My Chiropracter Prepared Me for Rosh Hashana
- Rabbi Paul Kipnes
- Apr 30, 2023
- 4 min read

Every other year in the days surrounding the High Holy Days, I find myself running to my chiropractor Joel Silbar, so that he can adjust me, bringing some solace to my sore back.
Sometimes, when I have ignored until too late the damage I have been doing to my body and soul, this man of gifted hands will meet me backstage at the Fred Kavli Theatre in Thousand Oaks just before Congregation Or Ami’s High Holy Day services. There, he lays me out on the floor and in an act reminiscent of the spiritual teshuva (repentance/return) Jews are instructed to engage in, he turns me from the pain piercing my pre-prayerful preparations back on a path of wholeness and healing.
After each emergency adjustment, I arise again feeling fine. Each time he leaves me with a hug and a smile and a suggestion that, in addition to attending to my sermons, I might also spend time attending to the stresses that build up in my body. Each time I leave him with a hug and a promise, too quickly forgotten or ignored, that I will do the core work necessary to combat the crick that confounds my preferred pre-service calm.
This year, as the High Holy Days approach, I have committed to finally listen to my chiropractor’s advice. This year, I am spending as much time focused on my body’s core- work as I put into the spiritual core-work I do for myself.

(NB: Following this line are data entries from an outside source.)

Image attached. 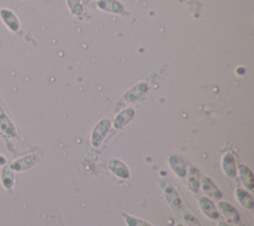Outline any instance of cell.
I'll list each match as a JSON object with an SVG mask.
<instances>
[{
  "label": "cell",
  "mask_w": 254,
  "mask_h": 226,
  "mask_svg": "<svg viewBox=\"0 0 254 226\" xmlns=\"http://www.w3.org/2000/svg\"><path fill=\"white\" fill-rule=\"evenodd\" d=\"M0 19L11 32L16 33L20 30V21L12 10L8 8L0 9Z\"/></svg>",
  "instance_id": "obj_1"
},
{
  "label": "cell",
  "mask_w": 254,
  "mask_h": 226,
  "mask_svg": "<svg viewBox=\"0 0 254 226\" xmlns=\"http://www.w3.org/2000/svg\"><path fill=\"white\" fill-rule=\"evenodd\" d=\"M238 168H239L240 177H241L244 185L248 189H252V187H253V175H252L250 170L248 168H246L245 166H242V165H240Z\"/></svg>",
  "instance_id": "obj_13"
},
{
  "label": "cell",
  "mask_w": 254,
  "mask_h": 226,
  "mask_svg": "<svg viewBox=\"0 0 254 226\" xmlns=\"http://www.w3.org/2000/svg\"><path fill=\"white\" fill-rule=\"evenodd\" d=\"M201 186H202V189L204 190V192H205L208 196H210V197H212V198H214V199H219V198H221V196H222L221 192L219 191V189L215 186V184L212 182V180H211L209 177L204 176V177L202 178V180H201Z\"/></svg>",
  "instance_id": "obj_4"
},
{
  "label": "cell",
  "mask_w": 254,
  "mask_h": 226,
  "mask_svg": "<svg viewBox=\"0 0 254 226\" xmlns=\"http://www.w3.org/2000/svg\"><path fill=\"white\" fill-rule=\"evenodd\" d=\"M36 163V157L35 156H26L23 157L17 161H15L10 168L14 170H25L29 168H31Z\"/></svg>",
  "instance_id": "obj_7"
},
{
  "label": "cell",
  "mask_w": 254,
  "mask_h": 226,
  "mask_svg": "<svg viewBox=\"0 0 254 226\" xmlns=\"http://www.w3.org/2000/svg\"><path fill=\"white\" fill-rule=\"evenodd\" d=\"M0 130L10 137H14L17 134L15 125L3 110H0Z\"/></svg>",
  "instance_id": "obj_3"
},
{
  "label": "cell",
  "mask_w": 254,
  "mask_h": 226,
  "mask_svg": "<svg viewBox=\"0 0 254 226\" xmlns=\"http://www.w3.org/2000/svg\"><path fill=\"white\" fill-rule=\"evenodd\" d=\"M199 205L200 208L202 210V212L208 216L211 219H216L218 217V212L216 210V207L214 205V203L209 200L206 197H200L199 198Z\"/></svg>",
  "instance_id": "obj_5"
},
{
  "label": "cell",
  "mask_w": 254,
  "mask_h": 226,
  "mask_svg": "<svg viewBox=\"0 0 254 226\" xmlns=\"http://www.w3.org/2000/svg\"><path fill=\"white\" fill-rule=\"evenodd\" d=\"M222 168L226 175L233 177L236 174V169H235V163L233 160V157L230 154H226L222 159Z\"/></svg>",
  "instance_id": "obj_11"
},
{
  "label": "cell",
  "mask_w": 254,
  "mask_h": 226,
  "mask_svg": "<svg viewBox=\"0 0 254 226\" xmlns=\"http://www.w3.org/2000/svg\"><path fill=\"white\" fill-rule=\"evenodd\" d=\"M147 89V85L146 84H139L137 85L134 89L130 90L128 93H126V100L128 101H133L135 100L138 96H140L145 90Z\"/></svg>",
  "instance_id": "obj_16"
},
{
  "label": "cell",
  "mask_w": 254,
  "mask_h": 226,
  "mask_svg": "<svg viewBox=\"0 0 254 226\" xmlns=\"http://www.w3.org/2000/svg\"><path fill=\"white\" fill-rule=\"evenodd\" d=\"M2 183L5 187L9 188L13 184V173L8 170V169L3 170L2 172Z\"/></svg>",
  "instance_id": "obj_18"
},
{
  "label": "cell",
  "mask_w": 254,
  "mask_h": 226,
  "mask_svg": "<svg viewBox=\"0 0 254 226\" xmlns=\"http://www.w3.org/2000/svg\"><path fill=\"white\" fill-rule=\"evenodd\" d=\"M236 196L240 204L246 208H252L253 207V199L252 197L242 188H238L236 190Z\"/></svg>",
  "instance_id": "obj_14"
},
{
  "label": "cell",
  "mask_w": 254,
  "mask_h": 226,
  "mask_svg": "<svg viewBox=\"0 0 254 226\" xmlns=\"http://www.w3.org/2000/svg\"><path fill=\"white\" fill-rule=\"evenodd\" d=\"M109 125L110 124H109L108 120H101L96 125V127L93 130L92 137H91V141H92V145L93 146L97 147L101 143L103 137L105 136V134H106V132H107V130L109 128Z\"/></svg>",
  "instance_id": "obj_2"
},
{
  "label": "cell",
  "mask_w": 254,
  "mask_h": 226,
  "mask_svg": "<svg viewBox=\"0 0 254 226\" xmlns=\"http://www.w3.org/2000/svg\"><path fill=\"white\" fill-rule=\"evenodd\" d=\"M165 196L166 199L168 200L169 204L174 207V208H179L182 206V200L177 193V191L172 187L171 185H166L165 186Z\"/></svg>",
  "instance_id": "obj_8"
},
{
  "label": "cell",
  "mask_w": 254,
  "mask_h": 226,
  "mask_svg": "<svg viewBox=\"0 0 254 226\" xmlns=\"http://www.w3.org/2000/svg\"><path fill=\"white\" fill-rule=\"evenodd\" d=\"M189 184H190V187L193 190V191H196L198 189V172L195 169H190V174H189Z\"/></svg>",
  "instance_id": "obj_17"
},
{
  "label": "cell",
  "mask_w": 254,
  "mask_h": 226,
  "mask_svg": "<svg viewBox=\"0 0 254 226\" xmlns=\"http://www.w3.org/2000/svg\"><path fill=\"white\" fill-rule=\"evenodd\" d=\"M5 164H6V159L0 155V166L5 165Z\"/></svg>",
  "instance_id": "obj_22"
},
{
  "label": "cell",
  "mask_w": 254,
  "mask_h": 226,
  "mask_svg": "<svg viewBox=\"0 0 254 226\" xmlns=\"http://www.w3.org/2000/svg\"><path fill=\"white\" fill-rule=\"evenodd\" d=\"M219 226H230V225H227V224H225V223H220Z\"/></svg>",
  "instance_id": "obj_23"
},
{
  "label": "cell",
  "mask_w": 254,
  "mask_h": 226,
  "mask_svg": "<svg viewBox=\"0 0 254 226\" xmlns=\"http://www.w3.org/2000/svg\"><path fill=\"white\" fill-rule=\"evenodd\" d=\"M67 1H68L70 10H71V12H72L73 14H75V15L81 14V12H82V6H81L79 0H67Z\"/></svg>",
  "instance_id": "obj_20"
},
{
  "label": "cell",
  "mask_w": 254,
  "mask_h": 226,
  "mask_svg": "<svg viewBox=\"0 0 254 226\" xmlns=\"http://www.w3.org/2000/svg\"><path fill=\"white\" fill-rule=\"evenodd\" d=\"M170 165L171 168L173 169L174 172L179 175L180 177L185 176L186 174V167L184 162L182 161V159L180 157H178L177 155H173L170 157Z\"/></svg>",
  "instance_id": "obj_10"
},
{
  "label": "cell",
  "mask_w": 254,
  "mask_h": 226,
  "mask_svg": "<svg viewBox=\"0 0 254 226\" xmlns=\"http://www.w3.org/2000/svg\"><path fill=\"white\" fill-rule=\"evenodd\" d=\"M134 115V112L132 109H126L123 112H121L115 119L114 122V126L115 128H121L123 127Z\"/></svg>",
  "instance_id": "obj_15"
},
{
  "label": "cell",
  "mask_w": 254,
  "mask_h": 226,
  "mask_svg": "<svg viewBox=\"0 0 254 226\" xmlns=\"http://www.w3.org/2000/svg\"><path fill=\"white\" fill-rule=\"evenodd\" d=\"M125 219H126V222L128 223L129 226H152L150 224H148L147 222L143 221V220H140L138 218H135V217H131L129 215H125Z\"/></svg>",
  "instance_id": "obj_19"
},
{
  "label": "cell",
  "mask_w": 254,
  "mask_h": 226,
  "mask_svg": "<svg viewBox=\"0 0 254 226\" xmlns=\"http://www.w3.org/2000/svg\"><path fill=\"white\" fill-rule=\"evenodd\" d=\"M184 217H185L187 223H188L190 226H200L199 223H198V221L196 220V218H195L193 215H191L190 213H189V212L185 213Z\"/></svg>",
  "instance_id": "obj_21"
},
{
  "label": "cell",
  "mask_w": 254,
  "mask_h": 226,
  "mask_svg": "<svg viewBox=\"0 0 254 226\" xmlns=\"http://www.w3.org/2000/svg\"><path fill=\"white\" fill-rule=\"evenodd\" d=\"M97 6L113 13H121L123 11V5L115 0H101L97 3Z\"/></svg>",
  "instance_id": "obj_9"
},
{
  "label": "cell",
  "mask_w": 254,
  "mask_h": 226,
  "mask_svg": "<svg viewBox=\"0 0 254 226\" xmlns=\"http://www.w3.org/2000/svg\"><path fill=\"white\" fill-rule=\"evenodd\" d=\"M218 207L221 210V212L224 214V216H226L231 221H237L239 219L238 213L236 212L235 208L229 203H227L226 201L218 202Z\"/></svg>",
  "instance_id": "obj_12"
},
{
  "label": "cell",
  "mask_w": 254,
  "mask_h": 226,
  "mask_svg": "<svg viewBox=\"0 0 254 226\" xmlns=\"http://www.w3.org/2000/svg\"><path fill=\"white\" fill-rule=\"evenodd\" d=\"M109 169L112 172H114L117 176L121 178H127L129 176V171L127 167L119 160H112L108 164Z\"/></svg>",
  "instance_id": "obj_6"
}]
</instances>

Just as I have long encouraged others to prepare well ahead for the spiritual journey that comes with the Jewish High Holy Days, I am trying to practice what I preach.
I have been taking online courses with the Institute for Jewish Spirituality to develop on my spiritual core, creating and strengthening new pathways for my whole person. I am rededicating to my morning rituals, a spiritual practice to return me to soulfulness. I am up early for meditation using the Calm app to practice breathing through the vicissitudes of life.
Then, while listening to my Spotify playlist of Modeh Ani (prayer of thanks), I do my gratitude work by writing down three things from the previous 24 hours for which I am thankful for and why I am thankful. These remind me in the midst of life’s pressures that I am surrounded by a bounty of blessings.
Imagining my chiropractor’s smile cheering me on, I dedicate time to core strengthening exercises to prepare my weary body to carry me through. Often I am listening to podcasts from The Happiness Lab or On the Other Hand: Ten Minutes of Torah.
Finally, onto exercise, swimming or treadmill time, to integrate all this mind, heart and body work. It takes time to take care of ourselves. Each of us deserves the attention of heart-mind-body work as most of us are plagued with too much stress, anxiety and other real-world pressures. During the upcoming Yamim Noraim (the Days of Awe), we will be asked if we are on the path of promise or if we have pursued less positive pathways leading in directions not good for our soul-center.
Often we stress about carrying the burden of the past and the worry about the future. Might we do the wholeness work now to focus on returning our present to promise and inner peace? Such focus will refill our depleted stores and strengthen our weakened cores.
As for me, my core-work is already showing signs of success. I am breathing better. I am more focused. I have more stamina. My soul seems more satisfied. On Rosh Hashana, we will sound the shofar, a ram’s horn that calls us to commit to internal transformation. Its piercing sounds send us on a journey back to our authentic selves.
When Cantor Kyle Cotler, Rabbi Lana Zilberman Soloway and I (Congregation Or Ami’s clergy team) stand up on the bimah (stage) at the Thousand Oaks Bank of America Performing Arts Center, we hope to bring together the right combination of moving music (traditional and contemporary), spoken word (ancient prayers and modern poetry), guided meditation and authentic God talk to touch people’s minds, hearts and souls. We will weave together core messages and spiritual core-work to guide the gathered to let go of the constant pain or ongoing pressures that stress our minds and souls. We will help each other return to authenticity.
Jewish tradition and time-tested experience, teach that these messages move deeper inside when we each are already prepared. Will you be read to hearthe shofar’s call?
Begin your core-work today. Strengthen your physical core even as you deepen your spiritual core. That way neither you nor I will find ourselves strewn out ona backstage floor somewhere seeking a last minute adjustment. Rather we will be reaching out and reaching up with a freedom of movement that comes from ongoing mind-body-soul core-work.
Wishing those who observe a spiritually fulfilling, intellectually engaging, musically uplifting High Holy Days. And may we all be blessed.